→ Excerpted data:
== Segment start ==

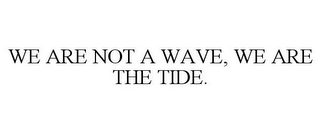 WE ARE NOT A WAVE, WE ARE THE TIDE.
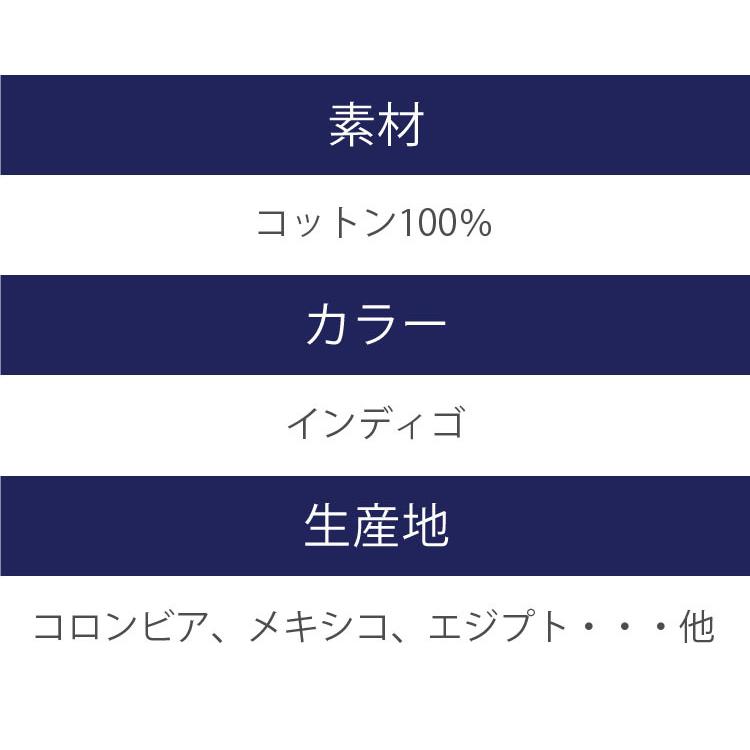 素材

コットン100%

カラー

インディゴ

生産地

コロンビア、メキシコ、エジプト・・・他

== Segment end ==

→ Prompt:
Pictures aside, give the data again exactly as it appears.

→ Task answer:
 WE ARE NOT A WAVE, WE ARE THE TIDE.
 素材

コットン100%

カラー

インディゴ

生産地

コロンビア、メキシコ、エジプト・・・他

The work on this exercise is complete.